We first improved MSan's by https://reviews.llvm.org/D94572 and https://reviews.llvm.org/D94552.
So the correctness has been verified by MSan.
After the DFSan instrument code is ready, we will be adding more test cases.

  1. read

To reduce origin tracking cost, some of the read APIs return only
the origin from the first taint data.

Note that we did not add origin set APIs here because they are related
to code instrumentation, will be added later with IR transformation code.

Diff Detail

Event Timeline

stephan.yichao.zhao requested review of this revision.Feb 11 2021, 4:52 PM
stephan.yichao.zhao created this revision.
Herald added a project: Restricted Project. · View Herald TranscriptFeb 11 2021, 4:52 PM
Herald added a subscriber: Restricted Project. · View Herald Transcript
stephan.yichao.zhao edited the summary of this revision. (Show Details)Feb 11 2021, 4:52 PM
stephan.yichao.zhao edited the summary of this revision. (Show Details)

rebased

https://github.com/llvm/llvm-project/commit/f2133f2e318d8ce87e9972d288485d9bc49fef5c should fix the failure related to MemProfiler-x86_64-linux-dynamic.TestCases::test_malloc_load_store.c

morehouse added inline comments.Feb 16 2021, 11:01 AM
compiler-rt/lib/dfsan/dfsan.cpp
261

Why return them in the same u64? Would it be simpler to return the label and write the origin to a pointer passed in as an arg?

268–276

Can be simplified.

328

Why do we need to check the shadow addr? Shouldn't it always be valid?

546

Lets create constants kOriginAlign = sizeof(dfsan_origin) and kOriginAlignMask = ~(kOriginAlign - 1), and use those everywhere instead of hardcoding 3.

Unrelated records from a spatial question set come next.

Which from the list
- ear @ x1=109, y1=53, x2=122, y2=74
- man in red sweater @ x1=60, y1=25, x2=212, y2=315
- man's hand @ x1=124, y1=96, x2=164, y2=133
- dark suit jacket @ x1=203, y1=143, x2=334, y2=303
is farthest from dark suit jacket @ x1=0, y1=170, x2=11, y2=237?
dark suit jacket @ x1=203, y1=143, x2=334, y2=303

Also, maybe short functions for AlignUp and AlignDown would improve readability.

551

Please fix this lint.

559
564–569

Similar structure to the above; may be a good candidate for a helper function or lambda.

auto ChainAndWriteOriginIfTainted = [=](uptr src, uptr size, uptr dest) {
...
};
572

Nit: Can reduce nesting if we invert the condition: if (beg == end) return;.

574

This skips the origin for the unaligned start of src.

585
598

Can we use this also for memcpy? It looks like we're checking byte-by-byte either way, so why not share the implementation?

653

Under what circumstances would we not have valid shadow addresses for the range?

657
658

Any downside to always copying in reverse order for simplicity?

stephan.yichao.zhao marked 12 inline comments as done.

update

compiler-rt/lib/dfsan/dfsan.cpp
261

We will be using this in the instrumented code. I saw today's IR sometimes lowers returning a pair like {i32, i32*} into returning a 64bit int as an optimization.
And returning {i32, i32*} is also an optimization of returning one element as return value, and the other as an argument pointer.
So I did this manually.

But I do not have strong option. Which one do you feel is better in this case?

328

We know the current DFSan memory layout is not correct. For example, addresses (0, 0x10000) are mapped to themselves.
For unknown reason this can happen at memmove or memcpy used inside a signal call.
This caused crash at runtime, and gdb coredump shows this. But I am not sure the full execution path that can lead to this.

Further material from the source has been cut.